---------- Provided text

On June 4, 1917, Tsereteli reported to the First all-Russian Congress of Councils of Workers' and Soldiers' Deputies on the government activities: he denounced the possibility of separate peace and spoke about the necessity of bringing the army to combat readiness, so that it, "...in case of a necessity, were able to launch a counter-offensive" (quoted by First Congress of the Soviets, volume 1, p. 60), tried to ground the necessity of uniting all the forces, in order to avoid the country's collapse and a civil war, stating that "...there is no political party in Russia, which would say: give the power into our hands..." (quoted by: ibid, p. 65). To Lenin's remark "There is!", Tsereteli replied that the power should be strong enough, "...in order to resist to those who venture for experiments dangerous for the fate of the revolution..." (quoted by: ibid, p. 66). On June 9, objecting to L.D. Trotsky, stated that Bolsheviks' position was "... the weak link of our revolution. The counter-revolution in direct fight is not scaring now. However, it can penetrate into our fortress of revolution through this gate" (quoted by: ibid, p. 361). Was elected a member of all-Russian Central Executive Committee and a member of the Presidium of all-Russian Central Executive Committee. On June 11, during a joint meeting of the Executive Committee of Petrograd Council and the Presidium of the Soviet Congress regarding the demonstration planned for June 10, stated, "Bolsheviks must be disarmed... We cannot leave automatic guns and other arms in their hands, we cannot tolerate conspiracies" (quoted by: Revolution of 1917, volume 3, p. 57). On June 28, together with M.I. Tereschenko, arrived in Kiev (A.F. Kerensky arrived there on June 29) for the negotiations with Central Rada after the claims of a necessity for a national territorial autonomy and for the Ukrainian national army appeared besides the claims of a cultural and national autonomy had been put forward earlier; a compromise was reached. Cadet Ministers, as a sign of protest against the Interim Government's Declaration to the Ukrainian Rada (of July 2), resigned from the government.
On July 8, was temporarily appointed Minister of Interior as well. On July 13, signed an order on the prohibition of all manifestations and street meetings in Petrograd. On July 18, together with V.M. Chernov, reached a positive decision on introducing an amendment into the Constituent Assembly Law depriving the Romanov family members of the electoral rights. On July 24, 1917, resigned from the Interim Government in order to focus on the work in the Council. In August, was a delegate of unification Congress of RSDRP, was elected a member of the Central Committee of the reunited RSDRP.

--------------------
---------- Data entries

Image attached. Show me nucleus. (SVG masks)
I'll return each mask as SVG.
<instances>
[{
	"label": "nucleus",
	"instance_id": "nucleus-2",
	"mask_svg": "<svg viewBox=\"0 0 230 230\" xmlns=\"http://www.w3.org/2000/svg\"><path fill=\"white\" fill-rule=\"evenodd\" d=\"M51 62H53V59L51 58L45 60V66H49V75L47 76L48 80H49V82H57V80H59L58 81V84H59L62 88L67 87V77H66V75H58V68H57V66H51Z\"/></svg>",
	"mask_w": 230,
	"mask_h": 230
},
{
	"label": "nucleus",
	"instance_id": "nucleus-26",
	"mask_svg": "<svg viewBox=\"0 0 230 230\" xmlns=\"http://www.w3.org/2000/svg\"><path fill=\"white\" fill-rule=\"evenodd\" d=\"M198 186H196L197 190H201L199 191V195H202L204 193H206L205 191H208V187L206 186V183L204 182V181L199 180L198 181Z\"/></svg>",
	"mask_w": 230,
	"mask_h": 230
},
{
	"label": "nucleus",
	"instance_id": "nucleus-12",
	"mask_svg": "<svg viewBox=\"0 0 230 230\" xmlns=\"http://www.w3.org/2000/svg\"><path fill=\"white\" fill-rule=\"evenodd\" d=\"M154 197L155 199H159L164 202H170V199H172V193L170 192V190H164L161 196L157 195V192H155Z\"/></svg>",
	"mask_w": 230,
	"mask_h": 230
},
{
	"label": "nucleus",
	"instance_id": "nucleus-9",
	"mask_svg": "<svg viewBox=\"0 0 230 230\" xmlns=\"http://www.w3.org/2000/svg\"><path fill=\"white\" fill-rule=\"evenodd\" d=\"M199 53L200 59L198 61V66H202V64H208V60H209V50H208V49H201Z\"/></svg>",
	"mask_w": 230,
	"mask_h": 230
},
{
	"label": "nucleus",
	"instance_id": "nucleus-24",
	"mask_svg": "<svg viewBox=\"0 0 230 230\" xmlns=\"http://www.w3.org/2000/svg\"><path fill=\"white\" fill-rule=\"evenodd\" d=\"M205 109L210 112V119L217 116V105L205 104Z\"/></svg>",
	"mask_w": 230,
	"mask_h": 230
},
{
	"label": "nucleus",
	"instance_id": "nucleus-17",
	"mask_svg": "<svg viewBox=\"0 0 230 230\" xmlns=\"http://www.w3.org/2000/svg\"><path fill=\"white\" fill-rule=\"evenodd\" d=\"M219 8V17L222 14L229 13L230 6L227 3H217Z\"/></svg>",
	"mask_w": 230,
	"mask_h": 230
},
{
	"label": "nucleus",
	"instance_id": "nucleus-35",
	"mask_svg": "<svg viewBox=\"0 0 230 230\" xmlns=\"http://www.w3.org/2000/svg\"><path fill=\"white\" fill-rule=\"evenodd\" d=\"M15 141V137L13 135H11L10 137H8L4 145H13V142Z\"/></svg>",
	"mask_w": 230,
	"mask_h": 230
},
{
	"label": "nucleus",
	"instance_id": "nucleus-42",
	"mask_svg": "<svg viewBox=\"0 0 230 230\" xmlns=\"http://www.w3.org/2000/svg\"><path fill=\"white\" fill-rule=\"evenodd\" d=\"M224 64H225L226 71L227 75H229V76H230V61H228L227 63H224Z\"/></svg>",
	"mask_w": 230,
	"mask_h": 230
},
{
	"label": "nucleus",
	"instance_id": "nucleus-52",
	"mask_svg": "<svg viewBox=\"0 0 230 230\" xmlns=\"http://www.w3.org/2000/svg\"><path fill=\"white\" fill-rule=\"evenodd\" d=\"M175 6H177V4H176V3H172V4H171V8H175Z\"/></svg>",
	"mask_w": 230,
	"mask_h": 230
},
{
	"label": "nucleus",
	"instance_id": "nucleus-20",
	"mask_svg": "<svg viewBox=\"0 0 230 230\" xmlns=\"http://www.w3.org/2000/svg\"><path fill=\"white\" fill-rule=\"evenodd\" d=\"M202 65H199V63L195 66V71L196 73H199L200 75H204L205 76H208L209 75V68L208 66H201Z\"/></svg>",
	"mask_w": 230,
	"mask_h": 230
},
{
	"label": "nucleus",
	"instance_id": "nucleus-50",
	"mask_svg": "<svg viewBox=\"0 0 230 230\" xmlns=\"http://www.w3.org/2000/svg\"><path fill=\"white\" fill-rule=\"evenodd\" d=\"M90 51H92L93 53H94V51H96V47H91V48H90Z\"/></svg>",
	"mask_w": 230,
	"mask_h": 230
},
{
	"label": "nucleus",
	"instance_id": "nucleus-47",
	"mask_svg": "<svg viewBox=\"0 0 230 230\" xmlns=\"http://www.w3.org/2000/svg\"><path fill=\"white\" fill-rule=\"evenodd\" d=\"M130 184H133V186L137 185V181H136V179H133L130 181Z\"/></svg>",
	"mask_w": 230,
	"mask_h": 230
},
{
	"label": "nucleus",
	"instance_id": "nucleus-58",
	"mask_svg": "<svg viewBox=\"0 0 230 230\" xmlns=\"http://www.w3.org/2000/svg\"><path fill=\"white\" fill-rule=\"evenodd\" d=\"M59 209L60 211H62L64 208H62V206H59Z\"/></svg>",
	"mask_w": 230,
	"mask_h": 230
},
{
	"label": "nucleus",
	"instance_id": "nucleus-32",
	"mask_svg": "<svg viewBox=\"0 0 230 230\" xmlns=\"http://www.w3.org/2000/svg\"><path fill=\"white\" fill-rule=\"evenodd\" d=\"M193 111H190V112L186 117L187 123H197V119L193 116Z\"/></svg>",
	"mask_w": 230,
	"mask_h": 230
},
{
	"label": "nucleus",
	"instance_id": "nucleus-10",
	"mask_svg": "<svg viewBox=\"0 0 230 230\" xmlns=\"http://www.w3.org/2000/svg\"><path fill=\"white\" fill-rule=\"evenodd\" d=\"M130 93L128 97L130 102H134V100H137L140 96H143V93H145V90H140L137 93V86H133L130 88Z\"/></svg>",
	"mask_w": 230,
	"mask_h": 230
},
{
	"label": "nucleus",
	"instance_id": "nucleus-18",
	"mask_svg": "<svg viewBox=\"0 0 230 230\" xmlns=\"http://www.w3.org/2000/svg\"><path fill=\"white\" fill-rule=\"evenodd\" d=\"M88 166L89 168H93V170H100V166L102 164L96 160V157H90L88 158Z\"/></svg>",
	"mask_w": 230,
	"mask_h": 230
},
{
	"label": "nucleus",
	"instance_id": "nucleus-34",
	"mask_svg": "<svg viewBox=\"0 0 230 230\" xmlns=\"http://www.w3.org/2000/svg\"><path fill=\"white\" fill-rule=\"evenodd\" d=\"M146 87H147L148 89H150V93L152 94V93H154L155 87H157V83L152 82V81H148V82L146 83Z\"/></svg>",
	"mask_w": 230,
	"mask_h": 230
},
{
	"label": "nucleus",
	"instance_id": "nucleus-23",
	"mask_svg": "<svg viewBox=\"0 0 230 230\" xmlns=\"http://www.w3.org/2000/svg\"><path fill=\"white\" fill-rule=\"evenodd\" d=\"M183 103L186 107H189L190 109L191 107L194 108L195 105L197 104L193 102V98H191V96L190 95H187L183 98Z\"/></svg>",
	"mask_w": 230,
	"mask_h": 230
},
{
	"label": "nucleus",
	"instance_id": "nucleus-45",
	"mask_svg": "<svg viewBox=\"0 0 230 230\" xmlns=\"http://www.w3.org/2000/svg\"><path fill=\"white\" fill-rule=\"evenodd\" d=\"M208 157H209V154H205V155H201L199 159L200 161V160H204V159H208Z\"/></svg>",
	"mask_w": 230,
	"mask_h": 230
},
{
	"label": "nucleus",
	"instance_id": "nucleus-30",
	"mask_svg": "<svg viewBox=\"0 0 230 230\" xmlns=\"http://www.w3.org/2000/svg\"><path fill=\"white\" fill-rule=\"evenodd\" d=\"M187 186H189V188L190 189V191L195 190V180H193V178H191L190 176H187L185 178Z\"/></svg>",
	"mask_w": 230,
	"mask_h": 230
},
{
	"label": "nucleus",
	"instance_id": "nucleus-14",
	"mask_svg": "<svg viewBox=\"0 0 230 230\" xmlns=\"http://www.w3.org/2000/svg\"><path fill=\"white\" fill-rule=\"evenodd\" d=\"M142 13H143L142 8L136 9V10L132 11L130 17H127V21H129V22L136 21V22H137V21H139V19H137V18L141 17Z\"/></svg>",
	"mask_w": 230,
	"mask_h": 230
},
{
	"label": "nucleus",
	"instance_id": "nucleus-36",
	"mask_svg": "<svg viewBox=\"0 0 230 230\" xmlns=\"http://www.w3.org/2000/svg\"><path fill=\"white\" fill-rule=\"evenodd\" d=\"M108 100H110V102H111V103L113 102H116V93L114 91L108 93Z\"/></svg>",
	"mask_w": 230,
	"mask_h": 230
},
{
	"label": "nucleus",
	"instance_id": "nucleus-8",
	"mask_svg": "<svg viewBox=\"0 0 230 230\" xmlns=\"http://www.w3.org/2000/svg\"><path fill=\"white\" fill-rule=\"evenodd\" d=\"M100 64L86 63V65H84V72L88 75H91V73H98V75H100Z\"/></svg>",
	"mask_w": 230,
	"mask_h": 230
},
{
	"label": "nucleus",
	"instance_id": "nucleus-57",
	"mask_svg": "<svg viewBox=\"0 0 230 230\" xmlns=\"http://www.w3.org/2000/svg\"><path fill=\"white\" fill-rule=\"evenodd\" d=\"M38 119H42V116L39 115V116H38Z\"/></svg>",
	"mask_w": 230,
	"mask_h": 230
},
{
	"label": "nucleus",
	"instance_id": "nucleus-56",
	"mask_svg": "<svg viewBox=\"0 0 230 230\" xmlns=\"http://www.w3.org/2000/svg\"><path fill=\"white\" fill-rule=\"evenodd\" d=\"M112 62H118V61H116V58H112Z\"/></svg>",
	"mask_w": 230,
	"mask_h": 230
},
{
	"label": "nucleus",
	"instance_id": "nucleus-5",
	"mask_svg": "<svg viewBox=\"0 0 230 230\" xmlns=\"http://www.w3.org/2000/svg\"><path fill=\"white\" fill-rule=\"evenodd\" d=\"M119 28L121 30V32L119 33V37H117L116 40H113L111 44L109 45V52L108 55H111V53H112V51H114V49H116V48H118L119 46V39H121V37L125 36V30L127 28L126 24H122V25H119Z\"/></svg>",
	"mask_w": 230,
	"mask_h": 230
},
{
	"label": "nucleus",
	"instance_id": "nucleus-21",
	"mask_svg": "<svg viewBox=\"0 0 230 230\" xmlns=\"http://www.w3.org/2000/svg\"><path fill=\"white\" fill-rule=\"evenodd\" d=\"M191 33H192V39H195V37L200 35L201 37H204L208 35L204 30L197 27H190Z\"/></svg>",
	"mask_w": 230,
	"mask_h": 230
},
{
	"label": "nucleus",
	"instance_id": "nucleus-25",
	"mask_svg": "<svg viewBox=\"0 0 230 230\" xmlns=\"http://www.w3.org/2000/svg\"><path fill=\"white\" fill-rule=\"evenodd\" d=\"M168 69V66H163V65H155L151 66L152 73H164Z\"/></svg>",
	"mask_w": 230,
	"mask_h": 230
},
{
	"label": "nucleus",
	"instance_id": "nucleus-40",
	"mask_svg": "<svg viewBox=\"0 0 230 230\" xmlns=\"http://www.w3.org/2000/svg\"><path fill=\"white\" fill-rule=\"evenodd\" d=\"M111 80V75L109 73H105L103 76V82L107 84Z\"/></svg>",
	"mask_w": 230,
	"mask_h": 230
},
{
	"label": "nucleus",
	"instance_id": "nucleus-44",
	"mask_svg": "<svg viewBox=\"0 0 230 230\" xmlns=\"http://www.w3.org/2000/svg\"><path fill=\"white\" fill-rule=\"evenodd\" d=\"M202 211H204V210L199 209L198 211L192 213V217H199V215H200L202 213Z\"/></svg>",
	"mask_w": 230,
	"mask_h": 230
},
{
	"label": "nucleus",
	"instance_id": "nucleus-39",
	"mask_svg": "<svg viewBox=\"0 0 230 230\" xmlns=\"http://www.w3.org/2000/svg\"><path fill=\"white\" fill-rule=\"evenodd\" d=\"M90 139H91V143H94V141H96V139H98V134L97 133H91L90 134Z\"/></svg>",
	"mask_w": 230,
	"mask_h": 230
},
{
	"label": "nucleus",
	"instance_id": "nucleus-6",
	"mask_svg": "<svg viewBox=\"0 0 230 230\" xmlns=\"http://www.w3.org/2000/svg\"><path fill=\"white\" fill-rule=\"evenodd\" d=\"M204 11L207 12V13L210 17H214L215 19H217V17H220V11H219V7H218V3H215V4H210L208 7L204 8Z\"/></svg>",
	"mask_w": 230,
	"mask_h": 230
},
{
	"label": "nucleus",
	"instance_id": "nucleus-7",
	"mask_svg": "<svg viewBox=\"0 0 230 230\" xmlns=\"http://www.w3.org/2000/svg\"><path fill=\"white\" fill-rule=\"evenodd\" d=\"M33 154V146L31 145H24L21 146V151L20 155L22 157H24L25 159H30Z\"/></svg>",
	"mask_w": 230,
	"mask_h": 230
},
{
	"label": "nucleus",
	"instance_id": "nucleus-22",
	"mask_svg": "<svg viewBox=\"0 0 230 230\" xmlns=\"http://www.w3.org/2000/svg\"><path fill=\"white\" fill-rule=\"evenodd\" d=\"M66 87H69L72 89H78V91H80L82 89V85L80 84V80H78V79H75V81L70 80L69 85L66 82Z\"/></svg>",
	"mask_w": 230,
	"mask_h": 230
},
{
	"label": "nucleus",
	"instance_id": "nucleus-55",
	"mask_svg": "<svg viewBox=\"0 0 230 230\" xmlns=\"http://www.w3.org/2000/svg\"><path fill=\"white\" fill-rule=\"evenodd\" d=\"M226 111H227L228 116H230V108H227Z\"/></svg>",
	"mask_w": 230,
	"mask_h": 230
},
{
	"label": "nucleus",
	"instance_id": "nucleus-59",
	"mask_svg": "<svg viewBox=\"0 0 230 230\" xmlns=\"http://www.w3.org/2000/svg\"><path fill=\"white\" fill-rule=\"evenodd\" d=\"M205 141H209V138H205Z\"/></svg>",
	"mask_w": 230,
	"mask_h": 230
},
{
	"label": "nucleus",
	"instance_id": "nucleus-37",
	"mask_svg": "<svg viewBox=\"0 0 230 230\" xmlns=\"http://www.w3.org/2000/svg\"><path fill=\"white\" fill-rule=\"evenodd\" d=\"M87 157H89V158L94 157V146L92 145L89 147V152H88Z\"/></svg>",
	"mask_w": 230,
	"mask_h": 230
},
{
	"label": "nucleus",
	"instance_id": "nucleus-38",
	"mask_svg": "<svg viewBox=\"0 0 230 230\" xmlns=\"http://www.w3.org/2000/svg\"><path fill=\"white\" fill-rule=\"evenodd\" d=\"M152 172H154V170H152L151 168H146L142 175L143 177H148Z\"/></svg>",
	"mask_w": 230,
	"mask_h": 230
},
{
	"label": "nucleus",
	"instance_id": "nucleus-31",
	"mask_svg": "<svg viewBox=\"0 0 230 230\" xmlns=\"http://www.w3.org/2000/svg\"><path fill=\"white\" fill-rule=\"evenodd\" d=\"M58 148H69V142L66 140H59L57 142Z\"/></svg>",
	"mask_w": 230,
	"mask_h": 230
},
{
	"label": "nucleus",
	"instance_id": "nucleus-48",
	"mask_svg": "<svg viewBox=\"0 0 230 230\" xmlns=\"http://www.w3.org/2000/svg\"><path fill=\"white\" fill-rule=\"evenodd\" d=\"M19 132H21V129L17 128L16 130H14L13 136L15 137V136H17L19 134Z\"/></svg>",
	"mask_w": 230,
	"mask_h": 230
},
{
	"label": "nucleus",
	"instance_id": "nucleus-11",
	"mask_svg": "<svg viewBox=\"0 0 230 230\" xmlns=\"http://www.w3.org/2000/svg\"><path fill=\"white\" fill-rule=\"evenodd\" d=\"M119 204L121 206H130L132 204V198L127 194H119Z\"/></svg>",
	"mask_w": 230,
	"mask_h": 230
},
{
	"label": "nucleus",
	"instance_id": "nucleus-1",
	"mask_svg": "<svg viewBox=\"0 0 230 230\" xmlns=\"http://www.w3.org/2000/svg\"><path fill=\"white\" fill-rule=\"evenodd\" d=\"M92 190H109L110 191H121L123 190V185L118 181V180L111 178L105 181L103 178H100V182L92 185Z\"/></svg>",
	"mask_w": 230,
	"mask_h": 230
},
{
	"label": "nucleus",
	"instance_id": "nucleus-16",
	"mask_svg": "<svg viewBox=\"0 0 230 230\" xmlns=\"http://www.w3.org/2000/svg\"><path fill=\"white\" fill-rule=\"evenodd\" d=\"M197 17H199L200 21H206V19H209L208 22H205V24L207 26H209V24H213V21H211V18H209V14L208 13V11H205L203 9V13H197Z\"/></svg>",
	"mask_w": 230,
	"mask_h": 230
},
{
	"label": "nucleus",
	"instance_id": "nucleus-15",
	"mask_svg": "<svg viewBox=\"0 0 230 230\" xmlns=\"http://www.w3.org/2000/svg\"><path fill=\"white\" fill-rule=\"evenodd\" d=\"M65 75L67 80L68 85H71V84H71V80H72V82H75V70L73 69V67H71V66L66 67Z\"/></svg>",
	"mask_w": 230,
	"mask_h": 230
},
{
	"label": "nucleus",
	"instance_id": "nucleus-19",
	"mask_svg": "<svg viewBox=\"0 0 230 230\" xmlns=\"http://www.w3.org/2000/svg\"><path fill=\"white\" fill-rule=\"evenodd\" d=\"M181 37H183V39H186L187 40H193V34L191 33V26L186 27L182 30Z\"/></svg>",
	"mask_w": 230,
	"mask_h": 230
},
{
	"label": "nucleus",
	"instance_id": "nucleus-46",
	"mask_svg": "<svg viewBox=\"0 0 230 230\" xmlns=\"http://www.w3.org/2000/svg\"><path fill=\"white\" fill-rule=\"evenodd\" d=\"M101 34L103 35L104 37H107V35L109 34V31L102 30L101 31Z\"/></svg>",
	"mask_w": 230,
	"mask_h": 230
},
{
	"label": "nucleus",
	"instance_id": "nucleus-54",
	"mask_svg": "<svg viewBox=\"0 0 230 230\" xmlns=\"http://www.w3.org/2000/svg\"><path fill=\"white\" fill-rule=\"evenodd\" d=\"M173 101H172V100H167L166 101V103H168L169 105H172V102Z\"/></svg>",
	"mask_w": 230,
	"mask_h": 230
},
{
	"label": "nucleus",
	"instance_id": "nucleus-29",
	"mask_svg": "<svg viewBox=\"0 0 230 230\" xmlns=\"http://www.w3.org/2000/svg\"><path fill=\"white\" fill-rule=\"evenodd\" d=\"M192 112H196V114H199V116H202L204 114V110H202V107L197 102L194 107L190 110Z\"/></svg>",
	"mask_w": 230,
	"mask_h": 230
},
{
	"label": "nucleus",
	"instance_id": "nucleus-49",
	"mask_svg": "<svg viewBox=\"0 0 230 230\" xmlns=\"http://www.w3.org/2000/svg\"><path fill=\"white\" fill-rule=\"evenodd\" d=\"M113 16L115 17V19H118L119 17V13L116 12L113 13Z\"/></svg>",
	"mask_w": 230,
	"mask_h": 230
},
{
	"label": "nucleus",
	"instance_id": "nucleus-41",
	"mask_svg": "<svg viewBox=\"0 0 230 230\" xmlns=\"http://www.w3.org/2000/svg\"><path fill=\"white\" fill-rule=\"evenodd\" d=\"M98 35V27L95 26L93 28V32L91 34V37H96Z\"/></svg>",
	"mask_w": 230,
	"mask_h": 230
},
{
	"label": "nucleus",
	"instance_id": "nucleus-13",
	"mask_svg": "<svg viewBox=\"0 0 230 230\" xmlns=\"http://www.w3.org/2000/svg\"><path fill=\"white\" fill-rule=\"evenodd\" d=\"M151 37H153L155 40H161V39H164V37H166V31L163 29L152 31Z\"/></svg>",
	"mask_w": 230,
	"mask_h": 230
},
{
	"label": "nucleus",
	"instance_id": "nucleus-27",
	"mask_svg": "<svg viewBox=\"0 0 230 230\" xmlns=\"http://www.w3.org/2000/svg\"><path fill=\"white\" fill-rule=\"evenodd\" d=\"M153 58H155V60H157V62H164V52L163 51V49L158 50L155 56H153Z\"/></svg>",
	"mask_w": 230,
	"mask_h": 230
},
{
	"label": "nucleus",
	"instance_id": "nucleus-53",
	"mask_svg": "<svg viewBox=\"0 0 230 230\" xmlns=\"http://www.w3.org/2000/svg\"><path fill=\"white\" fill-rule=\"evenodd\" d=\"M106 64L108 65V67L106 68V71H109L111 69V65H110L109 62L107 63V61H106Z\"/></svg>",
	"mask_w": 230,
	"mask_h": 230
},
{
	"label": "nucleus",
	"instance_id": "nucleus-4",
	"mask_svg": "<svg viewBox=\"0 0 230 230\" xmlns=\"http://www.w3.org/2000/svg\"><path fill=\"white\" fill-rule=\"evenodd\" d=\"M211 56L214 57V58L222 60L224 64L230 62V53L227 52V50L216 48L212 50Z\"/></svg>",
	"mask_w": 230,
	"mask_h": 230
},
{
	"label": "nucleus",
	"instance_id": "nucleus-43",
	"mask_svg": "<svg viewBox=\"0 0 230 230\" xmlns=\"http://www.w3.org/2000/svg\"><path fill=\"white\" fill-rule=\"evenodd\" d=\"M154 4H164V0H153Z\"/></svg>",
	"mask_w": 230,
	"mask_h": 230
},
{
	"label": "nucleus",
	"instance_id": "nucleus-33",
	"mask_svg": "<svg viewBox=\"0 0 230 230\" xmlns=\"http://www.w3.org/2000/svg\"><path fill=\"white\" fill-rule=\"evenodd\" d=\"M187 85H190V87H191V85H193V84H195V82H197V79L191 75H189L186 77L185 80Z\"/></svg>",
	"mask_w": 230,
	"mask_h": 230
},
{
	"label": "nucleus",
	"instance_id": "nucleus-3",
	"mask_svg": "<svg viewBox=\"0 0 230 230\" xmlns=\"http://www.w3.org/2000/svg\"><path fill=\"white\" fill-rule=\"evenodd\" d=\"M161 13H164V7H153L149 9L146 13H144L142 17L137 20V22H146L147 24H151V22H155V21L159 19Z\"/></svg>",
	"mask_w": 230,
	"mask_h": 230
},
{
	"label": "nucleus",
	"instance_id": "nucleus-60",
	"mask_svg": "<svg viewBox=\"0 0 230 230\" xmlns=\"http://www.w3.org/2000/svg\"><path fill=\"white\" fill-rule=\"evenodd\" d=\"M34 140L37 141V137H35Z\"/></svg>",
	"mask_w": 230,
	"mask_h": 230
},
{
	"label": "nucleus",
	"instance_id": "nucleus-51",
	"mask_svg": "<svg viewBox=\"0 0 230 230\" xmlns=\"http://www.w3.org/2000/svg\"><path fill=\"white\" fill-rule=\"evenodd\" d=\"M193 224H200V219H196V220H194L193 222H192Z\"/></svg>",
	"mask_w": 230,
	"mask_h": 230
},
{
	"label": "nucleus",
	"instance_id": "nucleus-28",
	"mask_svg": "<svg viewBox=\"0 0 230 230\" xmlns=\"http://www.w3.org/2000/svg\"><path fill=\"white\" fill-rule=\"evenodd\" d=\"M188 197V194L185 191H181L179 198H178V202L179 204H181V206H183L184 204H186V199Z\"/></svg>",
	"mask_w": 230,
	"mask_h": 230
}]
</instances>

--------------------

* Objectives
**a.** According to the text on Tsereteli, on what date in 1917 did he resign from the Interim Government?
**b.** In the text on Tsereteli, take the part that opens with "On July 8, was" and closes with "the reunited RSDRP.", and switch "Petrograd" to "the capital" in it.

* Solved tasks
**a.** July 24, 1917

**b.**
On July 8, was temporarily appointed Minister of Interior as well. On July 13, signed an order on the prohibition of all manifestations and street meetings in the capital. On July 18, together with V.M. Chernov, reached a positive decision on introducing an amendment into the Constituent Assembly Law depriving the Romanov family members of the electoral rights. On July 24, 1917, resigned from the Interim Government in order to focus on the work in the Council. In August, was a delegate of unification Congress of RSDRP, was elected a member of the Central Committee of the reunited RSDRP.